3  ソ連の母の叫び「歩く者だけが生き残れるのよ!」
 一昨日のアイトマートフ氏との会談でも話題となったが、ロシアの民衆は、ナポレオンやヒトラーの攻撃をも跳ね返した、不屈の歴史を誇りとしている。
 先日(十一月八日)、私は、ロシア科学アカデミーの「サンクトペテルブルク学術センター」から、「特別功労顕彰」をいただいた。
 サンクトペテルブルク市(旧レニングラード)は第二次世界大戦において、九百日にもおよぶ、ナチスの猛攻と戦い抜いた英雄都市である。三百万を超す市民は、完全包囲と激しい爆撃にさらされながら、厳しい飢えと寒さを耐え抜かねばならなかった。
 その間、栄養失調と厳寒で亡くなった市民の数は、じつに六十万人以上。毎日、何百人、何千人という人々が″骨と皮″になり、死んでいった。戦闘による死者を加えると、八十万人の尊い命が犠牲となったといわれる。

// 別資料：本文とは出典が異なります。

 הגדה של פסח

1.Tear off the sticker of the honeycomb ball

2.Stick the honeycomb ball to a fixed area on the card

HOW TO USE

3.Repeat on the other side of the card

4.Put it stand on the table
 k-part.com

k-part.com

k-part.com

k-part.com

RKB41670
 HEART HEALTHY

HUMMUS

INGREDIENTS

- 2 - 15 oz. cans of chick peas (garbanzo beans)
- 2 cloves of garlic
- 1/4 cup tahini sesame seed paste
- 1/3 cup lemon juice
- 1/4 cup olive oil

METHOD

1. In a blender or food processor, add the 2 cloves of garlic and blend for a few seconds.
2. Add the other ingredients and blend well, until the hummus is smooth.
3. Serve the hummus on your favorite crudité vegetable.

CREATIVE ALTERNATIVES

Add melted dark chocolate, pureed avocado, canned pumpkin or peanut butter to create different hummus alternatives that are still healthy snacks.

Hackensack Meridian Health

 そうした極限状態のなか、ある日、こんな「母と息子のやりとり」があったと記録されている。(A・アダーモビチ、D・グラーニン『封鎖・飢餓・人間』宮下トモ子ほか訳、新時代社。以下、引用は同書から)
 母親は経験豊富な看護婦さんで、人々のために奉仕する気丈な女性であった。学会では白樺会の皆さまである。
 たくましい母は、子どもたちが、怠けて、ゴロゴロ寝ころんでいることを許さなかった。
 しかし、医学生の息子は、反発して言った。
 「ママ、寝てた方がエネルギーの消費が少なくてすむんだよ。そしたら、食物だって少しですむじゃないか」
 ところが、母親は子どもに引きずられなかった。″何を言ってるの!″と。
 「歩くものだけが生きて働くことができる。――これは矛盾しているように思えるかもしれないけど、ほんとうのことなの。だから、歩きなさい」
 医学生の息子は、食物のカロリーを問題にしていた。これに対し、母は、一歩深い、生命力のカロリーを問題にしていたのである。